Revision history for this message
Andras Tucsni (atucsni) wrote :

Hello All,

>-b is missing. The openbsd version seems to allow broadcast by default,
>so we could just make it accept the option and ignore it.

I found that no broadcast is being made when trying to send a udp broadcast. The openbsd version will return with error code 1

Regards,

Andras

Revision history for this message
Kived (kived) wrote :

A few years later, but I just have to join in: I don't think nc.openbsd should ever have been added as an alternative to nc.traditional, as they are not compatible. They should be separate packages - nc.traditional should be netcat, and nc.openbsd should be netcat-openbsd. They should have separate binaries that are not part of an alternatives group, and if someone wants to use nc.openbsd then they can call it as such - thereby specifically requesting the openbsd interface instead of the traditional one.

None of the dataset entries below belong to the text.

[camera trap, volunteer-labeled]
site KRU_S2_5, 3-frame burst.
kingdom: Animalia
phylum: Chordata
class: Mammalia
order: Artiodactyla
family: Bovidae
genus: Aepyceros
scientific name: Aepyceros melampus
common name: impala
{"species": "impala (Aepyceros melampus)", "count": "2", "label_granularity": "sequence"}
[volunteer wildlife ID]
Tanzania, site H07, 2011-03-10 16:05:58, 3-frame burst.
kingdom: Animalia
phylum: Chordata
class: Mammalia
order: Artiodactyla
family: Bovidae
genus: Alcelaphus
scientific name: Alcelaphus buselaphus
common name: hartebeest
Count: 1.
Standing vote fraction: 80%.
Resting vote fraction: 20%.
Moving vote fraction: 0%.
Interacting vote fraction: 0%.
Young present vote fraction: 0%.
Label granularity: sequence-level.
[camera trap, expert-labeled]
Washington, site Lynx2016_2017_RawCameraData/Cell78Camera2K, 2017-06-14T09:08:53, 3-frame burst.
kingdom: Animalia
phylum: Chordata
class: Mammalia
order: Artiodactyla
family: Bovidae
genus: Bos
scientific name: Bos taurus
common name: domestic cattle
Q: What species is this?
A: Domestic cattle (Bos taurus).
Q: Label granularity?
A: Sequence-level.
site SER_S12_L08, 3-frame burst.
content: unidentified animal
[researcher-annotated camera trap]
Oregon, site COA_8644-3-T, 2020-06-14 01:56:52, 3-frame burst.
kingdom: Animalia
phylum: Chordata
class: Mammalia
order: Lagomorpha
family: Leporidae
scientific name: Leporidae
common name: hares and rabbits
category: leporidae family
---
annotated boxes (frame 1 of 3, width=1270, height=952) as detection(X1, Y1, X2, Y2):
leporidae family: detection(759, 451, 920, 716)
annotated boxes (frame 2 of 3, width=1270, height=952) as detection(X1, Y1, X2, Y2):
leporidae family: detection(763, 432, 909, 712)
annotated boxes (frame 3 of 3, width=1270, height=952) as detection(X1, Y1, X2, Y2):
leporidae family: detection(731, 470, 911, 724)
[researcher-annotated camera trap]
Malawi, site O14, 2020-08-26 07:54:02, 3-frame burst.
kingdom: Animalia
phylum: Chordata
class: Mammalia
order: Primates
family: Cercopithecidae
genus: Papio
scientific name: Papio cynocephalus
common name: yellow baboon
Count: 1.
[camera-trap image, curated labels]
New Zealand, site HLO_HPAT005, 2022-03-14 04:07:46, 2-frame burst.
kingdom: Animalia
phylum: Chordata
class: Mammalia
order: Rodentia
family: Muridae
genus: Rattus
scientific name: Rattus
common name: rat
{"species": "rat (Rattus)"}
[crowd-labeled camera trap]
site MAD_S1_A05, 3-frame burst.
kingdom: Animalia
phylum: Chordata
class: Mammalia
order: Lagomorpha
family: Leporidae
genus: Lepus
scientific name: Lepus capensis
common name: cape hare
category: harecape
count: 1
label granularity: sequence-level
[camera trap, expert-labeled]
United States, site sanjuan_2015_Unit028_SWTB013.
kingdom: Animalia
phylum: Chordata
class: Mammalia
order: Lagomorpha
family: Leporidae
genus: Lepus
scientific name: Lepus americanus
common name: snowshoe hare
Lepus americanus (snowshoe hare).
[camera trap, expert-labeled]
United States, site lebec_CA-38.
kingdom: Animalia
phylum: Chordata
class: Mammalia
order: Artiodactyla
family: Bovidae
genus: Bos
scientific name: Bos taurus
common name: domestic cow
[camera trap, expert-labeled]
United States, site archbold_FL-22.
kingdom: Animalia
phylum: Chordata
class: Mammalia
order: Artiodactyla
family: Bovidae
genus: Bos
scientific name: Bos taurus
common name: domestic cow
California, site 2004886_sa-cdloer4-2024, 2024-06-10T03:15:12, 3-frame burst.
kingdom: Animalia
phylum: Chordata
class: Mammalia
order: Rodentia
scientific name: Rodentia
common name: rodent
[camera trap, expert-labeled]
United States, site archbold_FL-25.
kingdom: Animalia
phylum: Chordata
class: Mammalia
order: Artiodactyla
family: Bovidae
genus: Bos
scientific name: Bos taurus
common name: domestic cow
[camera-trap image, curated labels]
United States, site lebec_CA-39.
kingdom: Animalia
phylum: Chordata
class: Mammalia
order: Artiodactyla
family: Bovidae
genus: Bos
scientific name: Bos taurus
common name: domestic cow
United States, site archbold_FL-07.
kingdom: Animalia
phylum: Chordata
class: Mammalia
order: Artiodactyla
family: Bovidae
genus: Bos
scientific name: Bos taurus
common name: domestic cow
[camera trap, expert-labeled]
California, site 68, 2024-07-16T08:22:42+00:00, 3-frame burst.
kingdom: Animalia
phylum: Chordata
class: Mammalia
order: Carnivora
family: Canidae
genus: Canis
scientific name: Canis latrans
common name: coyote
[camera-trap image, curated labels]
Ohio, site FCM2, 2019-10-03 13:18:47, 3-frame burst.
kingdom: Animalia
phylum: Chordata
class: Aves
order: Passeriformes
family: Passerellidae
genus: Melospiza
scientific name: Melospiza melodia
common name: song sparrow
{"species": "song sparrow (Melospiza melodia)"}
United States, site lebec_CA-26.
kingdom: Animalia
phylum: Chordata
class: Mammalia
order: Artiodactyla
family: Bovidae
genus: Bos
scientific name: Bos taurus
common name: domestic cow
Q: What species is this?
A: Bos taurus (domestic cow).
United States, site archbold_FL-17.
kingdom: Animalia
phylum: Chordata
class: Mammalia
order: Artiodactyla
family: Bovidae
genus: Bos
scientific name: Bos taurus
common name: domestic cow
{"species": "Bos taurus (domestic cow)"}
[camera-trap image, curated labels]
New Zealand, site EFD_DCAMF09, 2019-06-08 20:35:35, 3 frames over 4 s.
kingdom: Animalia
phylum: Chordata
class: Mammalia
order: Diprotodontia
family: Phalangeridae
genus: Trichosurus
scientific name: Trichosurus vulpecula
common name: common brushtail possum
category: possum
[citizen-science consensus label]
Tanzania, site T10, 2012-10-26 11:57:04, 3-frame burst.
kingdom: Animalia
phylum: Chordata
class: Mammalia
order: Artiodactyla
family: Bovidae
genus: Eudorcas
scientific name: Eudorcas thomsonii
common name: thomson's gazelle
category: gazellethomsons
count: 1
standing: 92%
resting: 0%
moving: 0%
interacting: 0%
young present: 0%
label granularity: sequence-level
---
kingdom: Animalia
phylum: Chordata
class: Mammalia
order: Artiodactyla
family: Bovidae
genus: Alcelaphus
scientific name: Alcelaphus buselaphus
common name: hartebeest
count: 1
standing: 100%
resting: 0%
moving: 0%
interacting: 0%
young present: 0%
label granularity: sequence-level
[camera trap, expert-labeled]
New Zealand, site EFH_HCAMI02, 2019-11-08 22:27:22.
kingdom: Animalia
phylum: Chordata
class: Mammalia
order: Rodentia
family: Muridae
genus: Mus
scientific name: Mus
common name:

Probably too late to fix that now. But just in general, barring the obvious case of one implementation having extra functionality and options that are not present in the other, alternatives should ALWAYS share the same interface (think of the vast number of options to GNU binaries that are ignored or mirror other options, PURELY to provide the same interface that has been used by other implementations for decades). Kind of a 'duh' moment for any programmer reading this thread.